Hadi Be Oğlum ile sinemaya geri dönen ve oğlunun kahramanı olan bir babayı canlandıracak Kıvanç Tatlıtuğ, yeni projesiyle ilgili merak edilenleri cevapladı.
Son olarak Star TV’de yayınlanan Cesur ve Güzel’deki Cesur rolüyle seyirciyle buluşan Kıvanç Tatlıtuğ, 5 yıl aradan sonra sinemaya geri dönüyor. 34 yaşındaki oyuncu yeni filmi Hadi Be Oğlum ile ilgili merak edilenleri Sabah’tan Olkan Özyurt’a anlattı.
“Beş yıl uzun bir süre, neden sinemadan bu kadar uzak duruyorsunuz?”
“Kelebeğin Rüyası’ndan sonra, filmle ilgili motivasyonun sonucunu gördüm ve sinemada çok farklı bir kariyer planlaması yapmak istedim. Dizi ile sinema sektörü farklı. Dizide ne yaparsanız yapın popüler kültürün bir parçası oluyorsunuz. Bundan da gocunmuyorum. Ama sinemanın yerinin ayrı olması gerektiğini düşünüyorum. Bunun için Kelebeğin Rüyası ile ikinci film arasında bu kadar zaman oldu”
Neden başka projelerde yer almadı?
“Film teklifileri geldi. Kabul etmediğim ama iyi olduğunu düşündüğüm projeler de vardı aralarında. O teklifler geldiğinde iç sesimi dinledim. Ben o esnada ne yapmak istiyorum diye sordum ve o projelerde oynamama kararı aldım”

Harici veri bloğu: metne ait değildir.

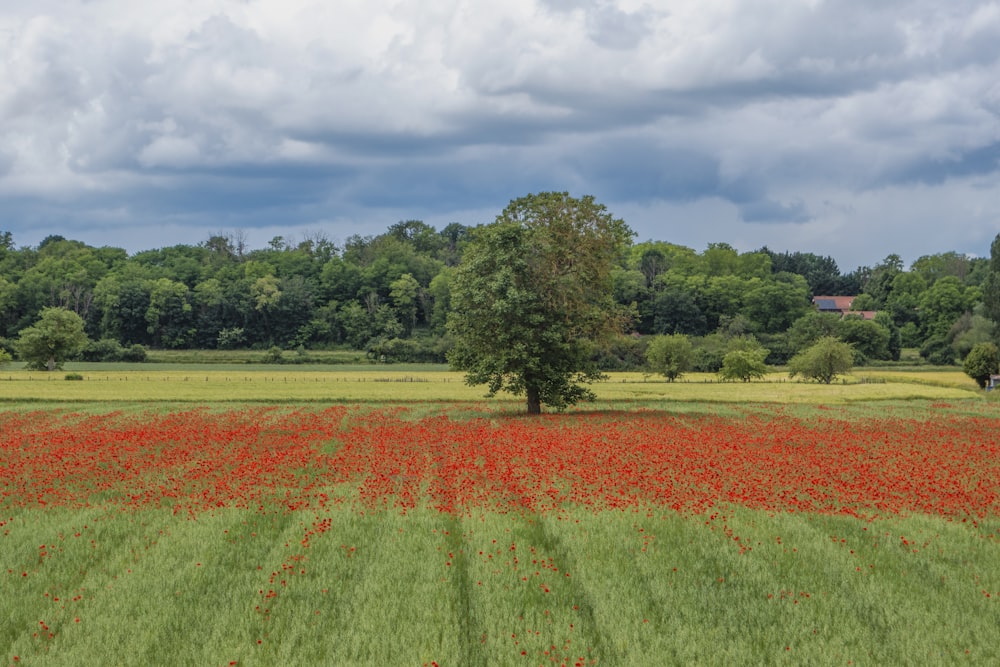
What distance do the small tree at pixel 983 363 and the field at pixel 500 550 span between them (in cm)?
6505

Peki neydi sinemada aradığı?
“Sinemada gerçek anlamda bir yere dokunacak, sosyal içerikli, güncel bir hikaye aradım.” Hadi Be Oğlum o aradığı film projesiydi. Baba-oğul hikayesi bana ilginç geldi. Neden diyeceksiniz. Çünkü hiç oynamadığım bir rol olduğu için ilginç geldi ve oynamak istedim.”
“Oynanmak istenen, çoğu zaman teklif edilen karakterlerin hep kahraman yanı vardır. Karakter ya mahallenin ya o semtin ya da ülkenin kahramanıdır. Bunun seyircide bir karşılığı var. Dünyanın her yerinde bu tür hikayelerin alıcısı oluyor. Bu filmde kendi oğlunun kahramanı olan bir adam var. Bu ilginç geldi bana.”
Babalık planları
“Bu konuları konuşmayı sevmiyorum. Bir de gereksiz yere çok başka yere çekiyorlar. Bir gün buna benzer bir soru sordu gazeteci arkadaşlar. ‘Kim istemez ki’ dedim. Sonra şöyle manşet atıldı: ‘Tabii ki çocuk için evlendik.’ İşte bunun için konuşmak istemiyorum.”
Alihan Türkdemir ile baba-oğul ilişkisi kurarken anahtar neydi?
“Şefkat. Bu çok kuvvetli bir insani duygu. Bu duygunun etrafında ne kadar çok durursan o kadar faydalı oluyor hayatta. Ben çocuk sahibi değilim. Ama çocuklarla ilişkim iyidir. Dokuz yeğenim var. Bıraksan akşama kadar onlarla takılabilirim. Onlar da benden sıkılmazlar…”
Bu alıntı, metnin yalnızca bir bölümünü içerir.